Il faut que nous acceptions de poser une question beaucoup plus intime que “l’IA va-t-elle nous remplacer ?”.
La vraie question, plus dérangeante, plus silencieuse, est celle-ci : que se passe-t-il dans notre cerveau quand nous laissons une seule IA devenir l’interface unique entre nous et le monde ? Ce risque n’est pas spectaculaire. Il est lent. Il passe par des micro-déplacements invisibles. Il s’installe dans les mots que nous n’interrogeons plus, les tournures que nous reprenons sans les éprouver, les raisonnements que nous validons sans les habiter.
Dans nos consultations, nos recherches, nos préparations de cours, de réunions, de stratégies… nous sommes de plus en plus nombreux à demander à ChatGPT un plan, une synthèse, une grille de lecture. Et c’est confortable. Trop confortable. J’ai vu des cadres supérieurs arriver avec des présentations impeccablement écrites… mais incapables de dire d’où venait réellement leur argument. J’ai vu des étudiants qui réussissaient des slides parfaites… et qui ne savaient plus expliquer leur propre logique. Ce confort nous enlève quelque chose qui est pourtant l’un des moteurs intimes de la cognition humaine : le frottement. Ce petit moment où une autre version du réel nous résiste, où nous devons choisir, où nous sommes obligés d’arbitrer.

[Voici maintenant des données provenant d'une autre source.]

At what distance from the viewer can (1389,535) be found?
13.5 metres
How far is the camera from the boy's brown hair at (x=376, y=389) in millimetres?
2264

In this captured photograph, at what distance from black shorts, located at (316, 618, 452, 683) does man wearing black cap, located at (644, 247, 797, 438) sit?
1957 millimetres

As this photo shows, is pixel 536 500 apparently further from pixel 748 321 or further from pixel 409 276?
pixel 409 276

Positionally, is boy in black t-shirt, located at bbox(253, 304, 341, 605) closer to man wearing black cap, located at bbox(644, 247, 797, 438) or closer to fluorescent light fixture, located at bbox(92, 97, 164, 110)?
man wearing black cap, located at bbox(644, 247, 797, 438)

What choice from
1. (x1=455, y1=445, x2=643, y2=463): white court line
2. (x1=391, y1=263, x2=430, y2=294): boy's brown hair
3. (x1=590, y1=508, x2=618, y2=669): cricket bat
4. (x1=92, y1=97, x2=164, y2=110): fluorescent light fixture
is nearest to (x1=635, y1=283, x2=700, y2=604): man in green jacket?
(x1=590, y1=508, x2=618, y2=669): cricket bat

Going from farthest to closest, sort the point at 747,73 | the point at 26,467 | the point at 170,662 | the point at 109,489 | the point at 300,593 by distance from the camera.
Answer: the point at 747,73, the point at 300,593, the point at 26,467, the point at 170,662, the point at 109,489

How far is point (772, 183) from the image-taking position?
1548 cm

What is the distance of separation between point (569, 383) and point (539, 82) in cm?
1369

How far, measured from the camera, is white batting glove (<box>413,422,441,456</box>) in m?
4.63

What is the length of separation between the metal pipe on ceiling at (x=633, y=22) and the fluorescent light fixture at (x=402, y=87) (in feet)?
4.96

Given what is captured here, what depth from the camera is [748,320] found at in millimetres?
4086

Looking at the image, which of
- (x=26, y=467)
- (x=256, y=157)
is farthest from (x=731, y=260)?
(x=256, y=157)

La cognition humaine ne se renforce pas en exposant le cerveau à “plus d’informations”. La cognition se renforce lorsqu’il y a écart. Lorsque deux explications entrent en tension. Lorsque deux logiques s’opposent. C’est là que le cortex préfrontal s’allume, que la mémoire de travail se mobilise, que la métacognition se met à l’œuvre. La pensée ne grandit pas en validant. Elle grandit en traversant. Sans friction, le cerveau perd peu à peu la capacité de consolider. Il devient lecteur de réponses, mais plus auteur de questions.
La mono-IA efface l’écart. L’IA unique ne nous “domine” pas : elle nous lisse. Elle supprime l’épine dans la pensée. Nous n’avons plus à arbitrer entre deux versions. Donc nous n’avons plus vraiment à penser.
La littérature scientifique n’a pas encore produit l’essai direct que cette question mérite (mono-IA vs pluri-IA, IRMf/EEG, mesures de transfert / rétention). Mais elle dit déjà deux choses importantes : l’usage passif d’un système unique dégrade la capacité à résoudre des problèmes complexes, et l’exposition à des versions contradictoires améliore le jugement et la calibration. Autrement dit : la friction cognitive n’est pas un inconfort. Elle est un nutriment.
À l’inverse, la pluri-IA consiste à orchestrer des intelligences différentes. Pas pour “multiplier les outils”. Mais pour restaurer l’espace intérieur de la confrontation. Pour maintenir la possibilité du choix. Dans une vie normale, c’est quelqu’un qui utilise ChatGPT pour clarifier un problème, puis Claude pour le mettre en tension, puis Gemini pour structurer différemment, puis Gamma pour rendre visible un angle qui n’était pas là, puis une IA spécialisée santé pour vérifier une source. Et qui reprend, ensuite, tout cela avec sa syntaxe interne, son intuition, sa responsabilité.
La pluri-IA n’est pas une accumulation de technologies. La pluri-IA est une méthode de préservation de l’espace intérieur. Elle maintient la capacité à traverser la contradiction, à rester auteur, à conserver l’épaisseur du jugement. Nous ne sommes pas en train de perdre l’intelligence. Nous sommes en train de perdre la texture de l’intelligence. Le cerveau ne se protège pas en se coupant de l’IA. Il se protège en refusant l’unicité de l’IA. En recréant des écarts. En travaillant l’entre-deux. En préservant la friction.